## RECORDS SUPPLIED
- - -

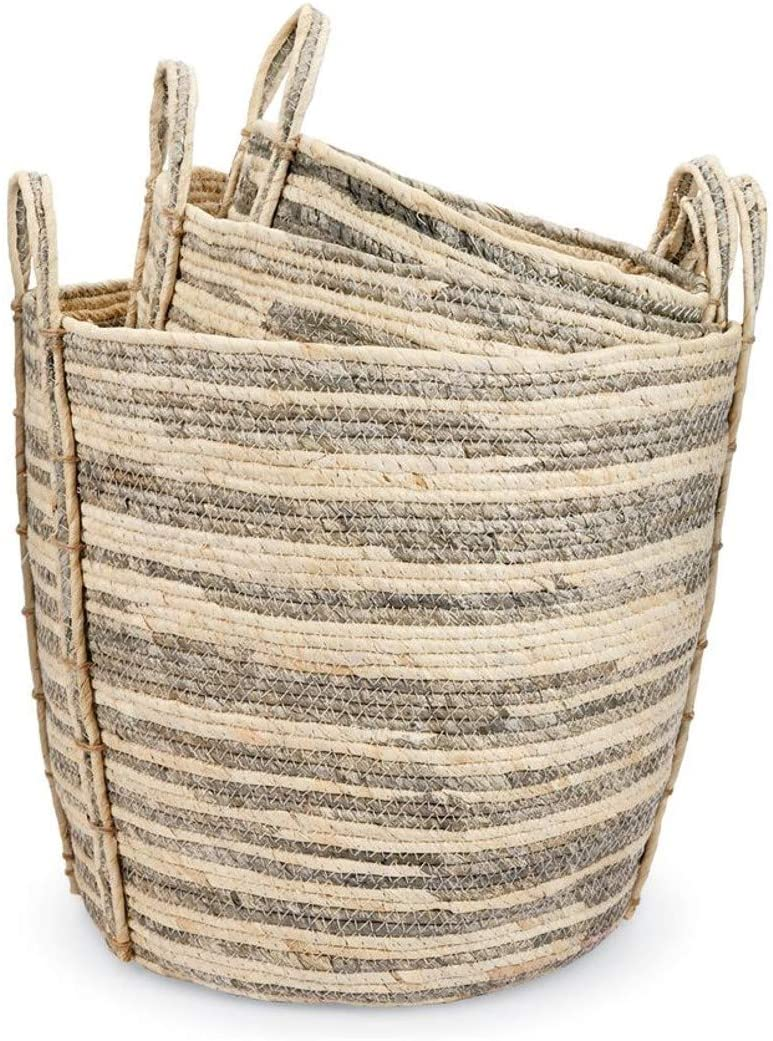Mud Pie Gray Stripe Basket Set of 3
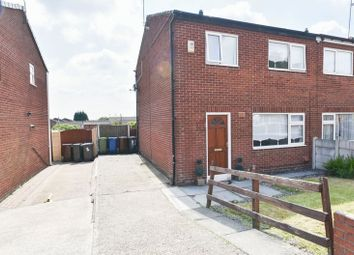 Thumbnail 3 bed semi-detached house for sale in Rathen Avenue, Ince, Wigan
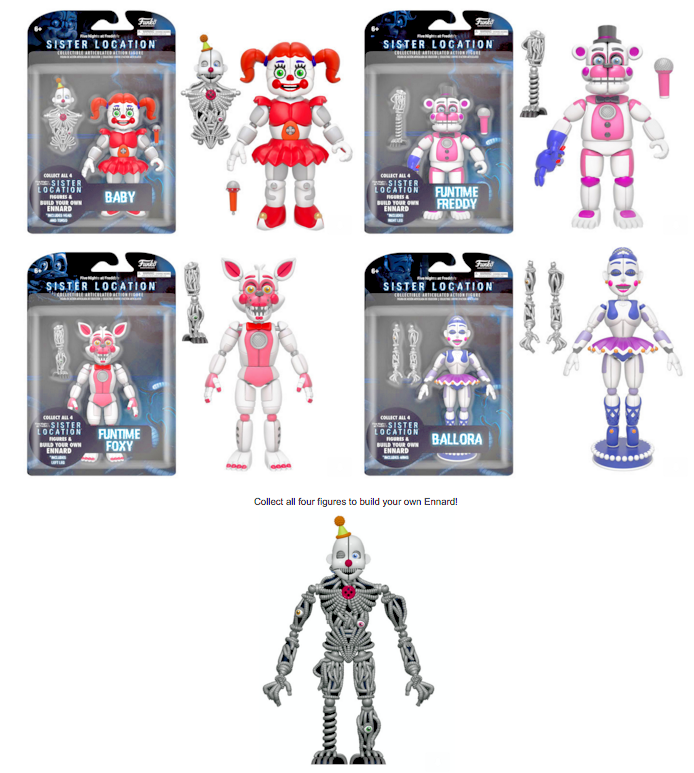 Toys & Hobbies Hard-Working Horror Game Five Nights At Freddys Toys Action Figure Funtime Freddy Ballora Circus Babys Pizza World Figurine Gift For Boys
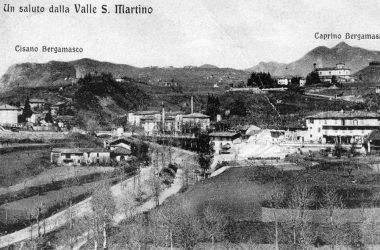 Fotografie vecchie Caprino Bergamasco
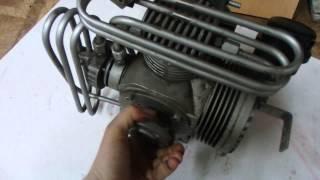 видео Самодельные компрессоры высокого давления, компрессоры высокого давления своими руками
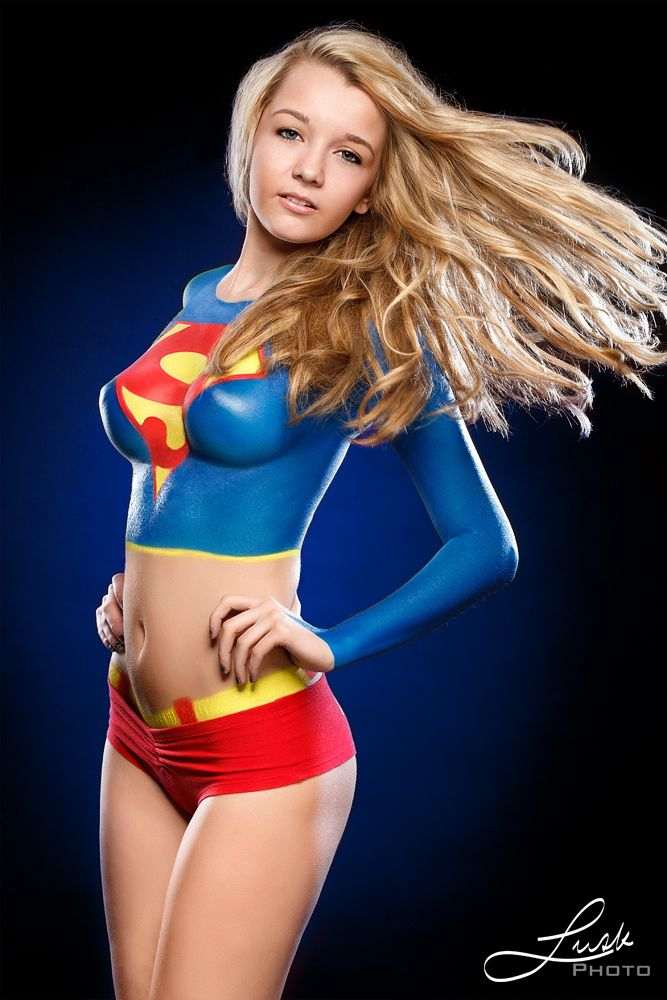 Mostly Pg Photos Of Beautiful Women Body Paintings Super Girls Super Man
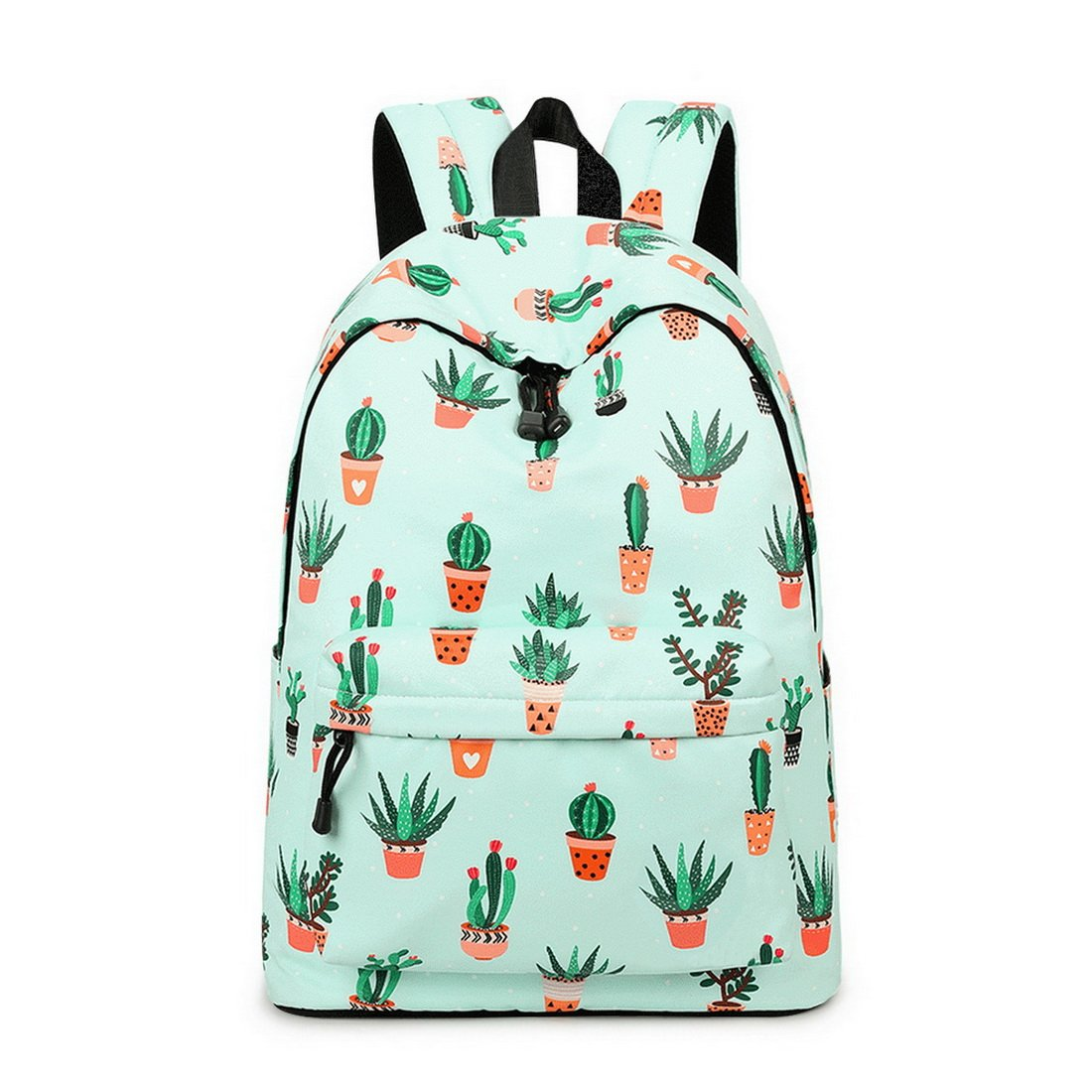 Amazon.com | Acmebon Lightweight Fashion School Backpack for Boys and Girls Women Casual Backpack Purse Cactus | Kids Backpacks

- - -

## REQUIREMENT
Take the line containing "Thumbnail 3 bed" and every line after it through the end of the data, and write them out exactly, with no pictures.

## EXERCISE OUTPUT
 Thumbnail 3 bed semi-detached house for sale in Rathen Avenue, Ince, Wigan
 Toys & Hobbies Hard-Working Horror Game Five Nights At Freddys Toys Action Figure Funtime Freddy Ballora Circus Babys Pizza World Figurine Gift For Boys
 Fotografie vecchie Caprino Bergamasco
 видео Самодельные компрессоры высокого давления, компрессоры высокого давления своими руками
 Mostly Pg Photos Of Beautiful Women Body Paintings Super Girls Super Man
 Amazon.com | Acmebon Lightweight Fashion School Backpack for Boys and Girls Women Casual Backpack Purse Cactus | Kids Backpacks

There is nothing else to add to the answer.